• **Extract to read**

So, I've something to tell you all; something not even some of my closest friends are aware of...I'm a MASSIVE Star Trek fan. I've seen pretty much every episode of Star Trek ever made, I've seen every film made (even the one where Kirk fights God!), and I could have a debate with any other Trekkie about who is the best captain (Janeway, naturally). However, in recent years, Star Trek was a franchise on its knees. Since the end of Enterprise in 2005, there was no Star Trek series on TV for the first time in 18 years and the last film, Nemesis, effectively signalled the end of the line for the Next Generation crew. What was to be done? Well step in Lost, Alias and Mission Impossible man J J Abrams to breathe life into the once great franchise. To paraphrase Spock: "It's Star Trek Jim, but not as we know it."
After the death of his father aboard the USS Kelvin, James T Kirk (Chris Pine) runs wild in his directionless life. Meanwhile, on Vulcan, Spock (Zachary Quinto) is ostracised due to his mixed Vulcan-human parentage. Both are headed for the USS Enterprise, both there is only room for one in the captain's chair.
Reinventing Star Trek was never going to be an easy job for J J Abrams and his team, as there was almost forty years of canon behind them. However, from the first frames of the new film, the Star Trek timeline has been completely torn apart, due to the premature death of George Kirk, James Kirk's father. Some fans have complained that this isn't `real' Star Trek, but it gives the writers the opportunity to completely reinvent the franchise, both in this film and the inevitable sequels. This is an opportunity which Roberto Orci and Alex Kurtzman seize with both hands, with a major re-writing of the Trek universe occurring. All bets are off from this point onwards, which is what Star Trek needed, after having picky fans moaning for years that x couldn't have happened, as y had happened earlier, but this also affected z. Let the reinvention begin.

Questions on scene geometry:
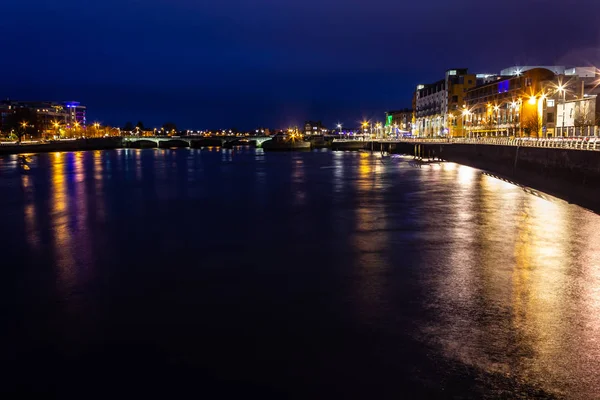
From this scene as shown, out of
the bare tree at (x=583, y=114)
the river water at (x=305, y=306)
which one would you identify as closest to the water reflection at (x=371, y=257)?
the river water at (x=305, y=306)

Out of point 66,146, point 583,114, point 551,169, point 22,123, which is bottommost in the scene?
point 551,169

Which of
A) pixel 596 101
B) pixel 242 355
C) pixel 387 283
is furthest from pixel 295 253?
pixel 596 101

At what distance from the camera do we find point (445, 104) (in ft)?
414

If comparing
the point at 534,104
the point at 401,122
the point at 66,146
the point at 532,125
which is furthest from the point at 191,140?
the point at 532,125

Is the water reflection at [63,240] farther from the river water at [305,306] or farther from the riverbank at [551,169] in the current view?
the riverbank at [551,169]

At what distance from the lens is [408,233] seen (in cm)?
1823

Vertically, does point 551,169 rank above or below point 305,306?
above

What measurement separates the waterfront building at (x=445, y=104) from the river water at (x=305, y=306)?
102 m

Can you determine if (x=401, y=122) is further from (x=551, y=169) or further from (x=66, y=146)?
(x=551, y=169)

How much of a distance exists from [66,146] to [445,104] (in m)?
91.3

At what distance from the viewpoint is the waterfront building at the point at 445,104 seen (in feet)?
392

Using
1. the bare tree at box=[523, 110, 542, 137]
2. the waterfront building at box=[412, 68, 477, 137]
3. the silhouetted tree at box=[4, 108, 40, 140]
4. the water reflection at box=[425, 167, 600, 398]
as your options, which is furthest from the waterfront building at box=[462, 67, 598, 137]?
the silhouetted tree at box=[4, 108, 40, 140]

• **Requests**
1. Answer these questions using the Star Trek review:
(a) In what year did Enterprise end?
(b) Which actor plays Spock?
(c) Whose premature death tears apart the Star Trek timeline in the new film?
2. Go on with the Star Trek review from where it stops.
The items have no connection to the Star Trek review.

• **Replies**
1.
(a) 2005
(b) Zachary Quinto
(c) George Kirk, James Kirk's father

2.
Despite this reinvention, the focus stays on the relationship between Kirk, the passionate human, and Spock, the logical Vulcan. Chris Pine is good as the cocky, self-assured, skirt-chasing Kirk. Although he doesn't have the same bizarre speech pattern as Shatner, when the words come from his mouth, you believe that he is James T Kirk. The way he holds him self is similar too, especially in a moment where he sits in the captain's chair with his fist under his chin, which is completely reminiscent of Shatner's Kirk. The superb performance though comes from Zachery Qunito as Spock. Not only does he have the advantage of already looking like Leonard Nemoy, there is a real belief that beneath the Vulcan exterior, there is a battle raging between the human and Vulcan aspects of his personality.
The rest of the cast put in strong performances as well. Zoe Saldana's Uhura finally has a story arc that Nichelle Nichols would have killed for, Simon Pegg's Scotty and Anton Yelchin's Chevok provide the comic relief, and John Cho's Sulu getting to take part in a pretty tense sword fight. The highlight amongst the supporting cast though is Karl Urban, as Leonard `Bones' McCoy, who has mastered the mannerisms of the grumpy ship's doctor to perfection. More of him in the eventual sequel would be more than welcome.
Abrams has also succeeded in doing something no previous Trek did - Star Trek is now sexy. The original crew we ancient by the time they started making films, and by the time they made Nemesis, the Next Generation crew had too many wrinkles and expanding waistlines. In this film, the hem lines of the skirts are that little big higher, Kirk is caught in bed with a green alien, and the USS Enterprise is very much suited to the iPod generation. The film is also quick paced and action packed, with some fantastic special effects.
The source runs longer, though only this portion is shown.